- **Written exercise**:
Reproduce all of the material below word for word, leaving out the pictures.

- **Supplied material**:
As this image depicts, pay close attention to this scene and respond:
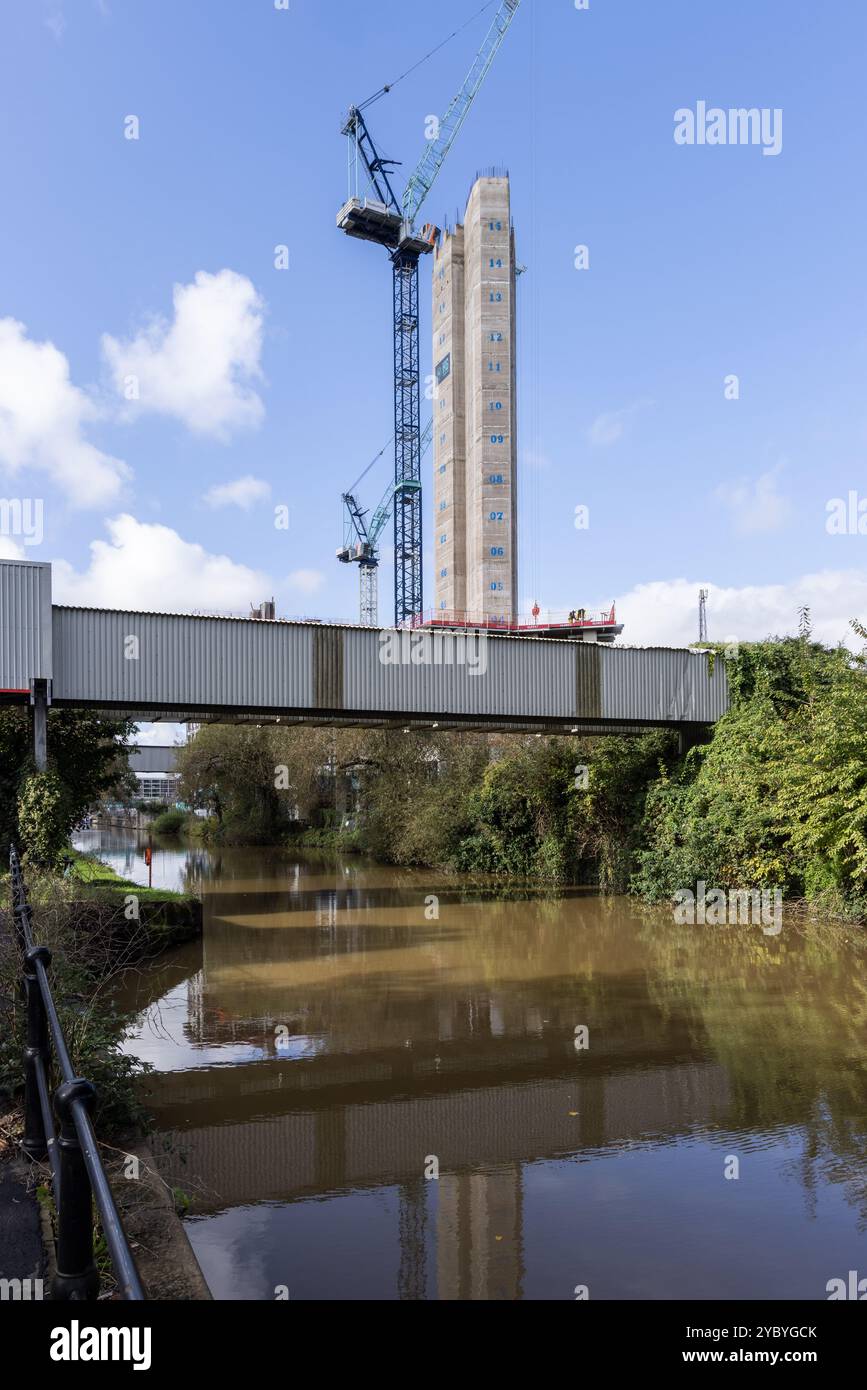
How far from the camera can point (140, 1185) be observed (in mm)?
4934

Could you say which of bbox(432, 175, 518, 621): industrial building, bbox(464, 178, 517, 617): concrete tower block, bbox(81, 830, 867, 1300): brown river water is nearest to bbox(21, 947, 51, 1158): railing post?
bbox(81, 830, 867, 1300): brown river water

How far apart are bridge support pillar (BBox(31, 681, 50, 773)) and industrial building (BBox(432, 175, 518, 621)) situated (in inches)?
2591

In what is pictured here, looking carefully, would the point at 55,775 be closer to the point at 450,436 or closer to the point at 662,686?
the point at 662,686

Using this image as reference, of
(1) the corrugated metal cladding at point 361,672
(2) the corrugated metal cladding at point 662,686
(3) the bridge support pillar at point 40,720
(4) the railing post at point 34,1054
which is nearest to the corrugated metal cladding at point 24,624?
(3) the bridge support pillar at point 40,720

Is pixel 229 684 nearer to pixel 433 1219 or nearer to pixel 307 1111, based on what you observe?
pixel 307 1111

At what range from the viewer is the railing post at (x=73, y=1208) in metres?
2.25

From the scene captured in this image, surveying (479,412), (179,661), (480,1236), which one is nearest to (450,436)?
(479,412)

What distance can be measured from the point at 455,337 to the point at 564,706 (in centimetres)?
7867

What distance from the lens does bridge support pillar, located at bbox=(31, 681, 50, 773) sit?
17438mm

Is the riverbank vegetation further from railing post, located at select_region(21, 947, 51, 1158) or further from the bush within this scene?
railing post, located at select_region(21, 947, 51, 1158)

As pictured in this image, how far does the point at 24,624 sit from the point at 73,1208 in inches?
651

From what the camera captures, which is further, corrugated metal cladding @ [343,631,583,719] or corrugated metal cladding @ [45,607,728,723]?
corrugated metal cladding @ [343,631,583,719]

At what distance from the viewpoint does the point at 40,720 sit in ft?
57.9
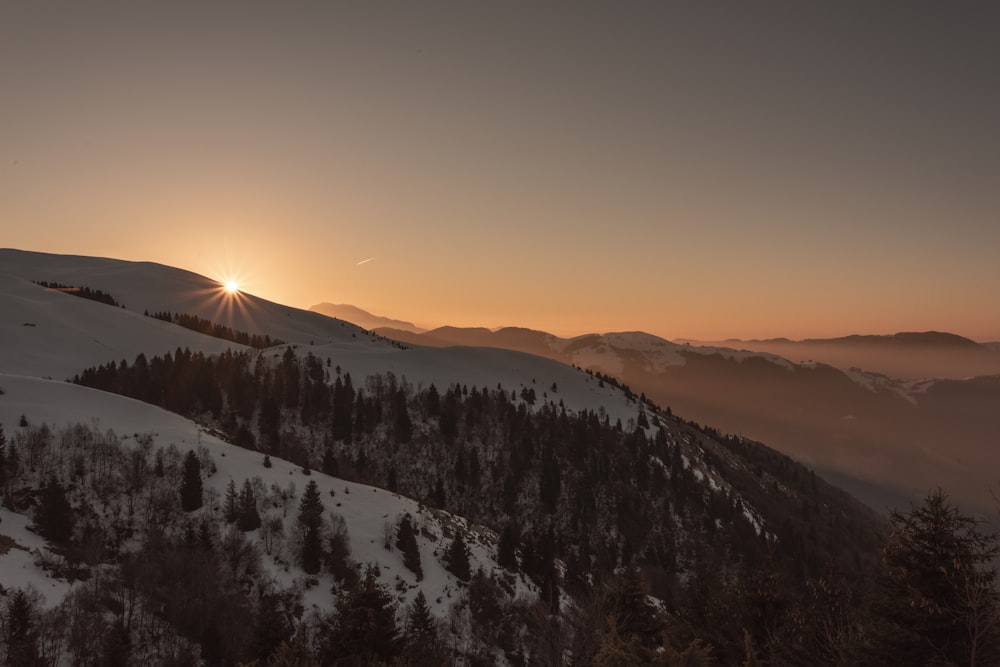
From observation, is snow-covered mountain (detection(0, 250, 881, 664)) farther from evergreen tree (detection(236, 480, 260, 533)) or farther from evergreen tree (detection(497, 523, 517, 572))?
evergreen tree (detection(236, 480, 260, 533))

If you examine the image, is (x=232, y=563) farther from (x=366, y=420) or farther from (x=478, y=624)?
(x=366, y=420)

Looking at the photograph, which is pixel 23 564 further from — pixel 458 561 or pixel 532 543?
pixel 532 543

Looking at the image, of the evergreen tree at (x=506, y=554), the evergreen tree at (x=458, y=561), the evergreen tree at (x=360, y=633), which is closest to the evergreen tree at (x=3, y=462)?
the evergreen tree at (x=458, y=561)

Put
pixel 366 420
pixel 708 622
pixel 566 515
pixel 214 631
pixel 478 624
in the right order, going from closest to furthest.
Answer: pixel 708 622 → pixel 214 631 → pixel 478 624 → pixel 566 515 → pixel 366 420

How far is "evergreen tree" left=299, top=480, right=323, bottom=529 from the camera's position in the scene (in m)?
65.0

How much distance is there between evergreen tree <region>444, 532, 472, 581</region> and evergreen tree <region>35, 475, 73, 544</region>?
137 ft

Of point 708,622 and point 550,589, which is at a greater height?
point 708,622

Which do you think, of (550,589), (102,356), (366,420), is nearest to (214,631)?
(550,589)

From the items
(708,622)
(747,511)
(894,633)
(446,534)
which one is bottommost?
(747,511)

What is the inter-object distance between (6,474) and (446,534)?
5262 centimetres

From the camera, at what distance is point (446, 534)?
77812mm

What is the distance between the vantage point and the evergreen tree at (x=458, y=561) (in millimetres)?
69125

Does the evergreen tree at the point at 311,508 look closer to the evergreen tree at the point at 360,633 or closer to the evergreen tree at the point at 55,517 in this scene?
the evergreen tree at the point at 55,517

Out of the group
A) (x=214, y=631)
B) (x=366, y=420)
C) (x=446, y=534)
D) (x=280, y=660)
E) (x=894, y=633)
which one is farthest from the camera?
(x=366, y=420)
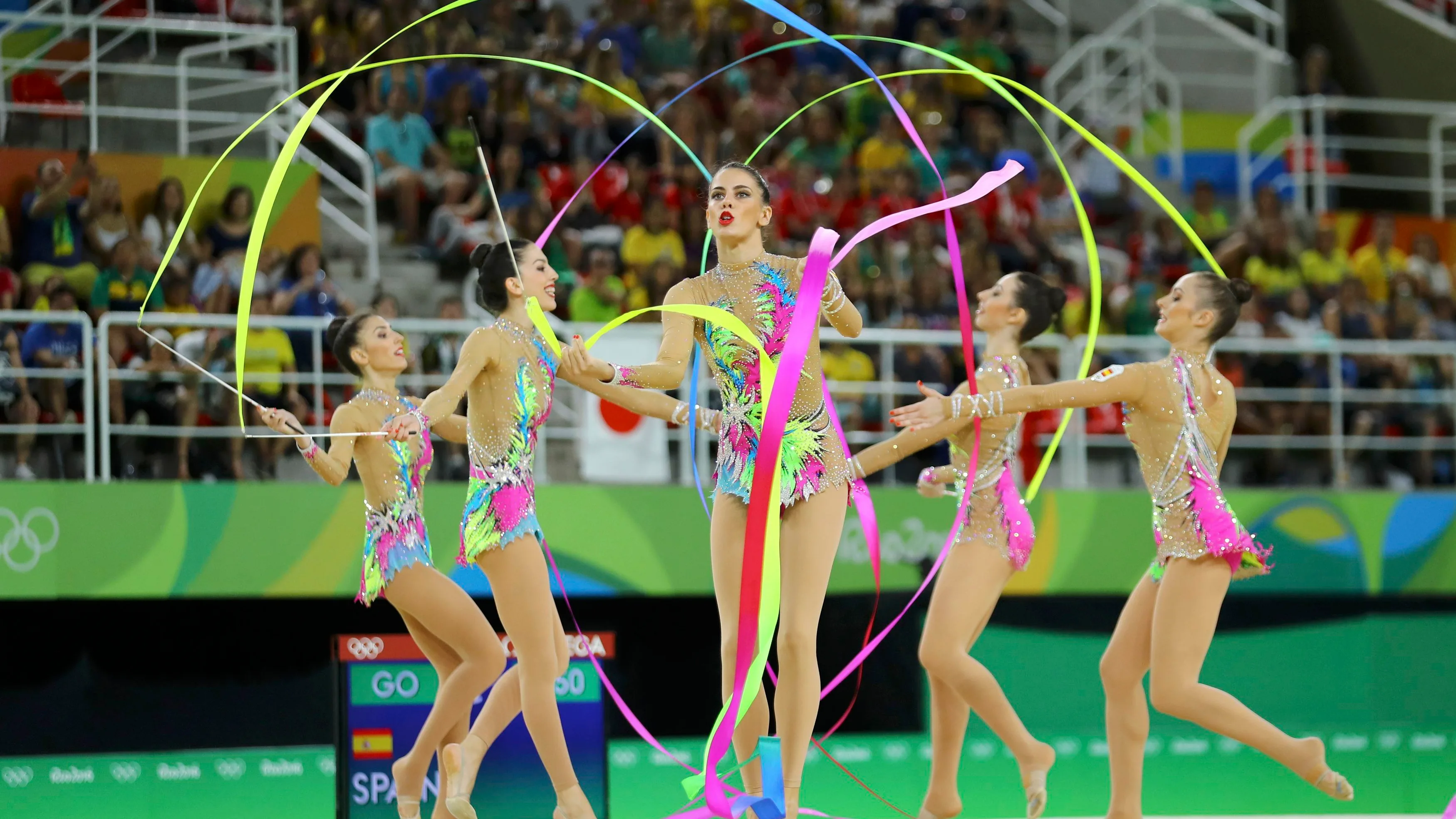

- **Expected answer**:
As this image depicts, pay close attention to this scene and respond:
How far from the camera can point (140, 1185) be observed (in mm)?
4934

Could you say which of bbox(432, 175, 518, 621): industrial building, bbox(464, 178, 517, 617): concrete tower block, bbox(81, 830, 867, 1300): brown river water is nearest to bbox(21, 947, 51, 1158): railing post?
bbox(81, 830, 867, 1300): brown river water

How far apart are bridge support pillar (BBox(31, 681, 50, 773)) and industrial building (BBox(432, 175, 518, 621)) situated (in inches)?
2591

In what is pictured here, looking carefully, would the point at 55,775 be closer to the point at 450,436 or closer to the point at 662,686?
the point at 662,686

Using this image as reference, of
(1) the corrugated metal cladding at point 361,672
(2) the corrugated metal cladding at point 662,686
(3) the bridge support pillar at point 40,720
(4) the railing post at point 34,1054
which is nearest to the corrugated metal cladding at point 24,624?
(3) the bridge support pillar at point 40,720

Is pixel 229 684 nearer to pixel 433 1219 or nearer to pixel 307 1111, based on what you observe?
pixel 307 1111

At what range from the viewer is the railing post at (x=73, y=1208) in metres?
2.25

From the scene captured in this image, surveying (479,412), (179,661), (480,1236), which one is nearest to (450,436)?
(479,412)

What distance can be measured from the point at 455,337 to the point at 564,706 (in centimetres)?
7867

What distance from the lens does bridge support pillar, located at bbox=(31, 681, 50, 773) sit?
17438mm

Is the riverbank vegetation further from railing post, located at select_region(21, 947, 51, 1158) or further from the bush within this scene?
railing post, located at select_region(21, 947, 51, 1158)

As pictured in this image, how far does the point at 24,624 sit from the point at 73,1208 in inches?
651

From what the camera captures, which is further, corrugated metal cladding @ [343,631,583,719] or corrugated metal cladding @ [45,607,728,723]?
corrugated metal cladding @ [343,631,583,719]

At what distance from the viewpoint does the point at 40,720 sit in ft?
57.9
From observation, is snow-covered mountain (detection(0, 250, 881, 664)) farther from evergreen tree (detection(236, 480, 260, 533)) or farther from evergreen tree (detection(497, 523, 517, 572))?
evergreen tree (detection(236, 480, 260, 533))

If you examine the image, is (x=232, y=563) farther from (x=366, y=420) or farther from (x=478, y=624)?
(x=366, y=420)

Looking at the photograph, which is pixel 23 564 further from — pixel 458 561 or pixel 532 543?
pixel 532 543

Looking at the image, of the evergreen tree at (x=506, y=554), the evergreen tree at (x=458, y=561), the evergreen tree at (x=360, y=633), which is closest to the evergreen tree at (x=3, y=462)?
the evergreen tree at (x=458, y=561)

Put
pixel 366 420
pixel 708 622
pixel 566 515
pixel 214 631
pixel 478 624
in the right order, going from closest to furthest.
Answer: pixel 708 622 → pixel 214 631 → pixel 478 624 → pixel 566 515 → pixel 366 420

How far is "evergreen tree" left=299, top=480, right=323, bottom=529 from the camera's position in the scene (in m)?
65.0

How much distance is there between evergreen tree <region>444, 532, 472, 581</region> and evergreen tree <region>35, 475, 73, 544</region>?
137 ft

Of point 708,622 and point 550,589, which is at a greater height?
point 708,622

Which do you think, of (550,589), (102,356), (366,420), is nearest to (214,631)?
(550,589)

From the items
(708,622)
(747,511)
(894,633)
(446,534)
which one is bottommost?
(747,511)

What is the inter-object distance between (6,474) and (446,534)?
5262 centimetres

From the camera, at what distance is point (446, 534)?
77812mm

What is the distance between the vantage point and the evergreen tree at (x=458, y=561) (in millimetres)?
69125

Does the evergreen tree at the point at 311,508 look closer to the evergreen tree at the point at 360,633 or closer to the evergreen tree at the point at 55,517 in this scene?
the evergreen tree at the point at 55,517

Out of the group
A) (x=214, y=631)
B) (x=366, y=420)
C) (x=446, y=534)
D) (x=280, y=660)
E) (x=894, y=633)
which one is farthest from the camera?
(x=366, y=420)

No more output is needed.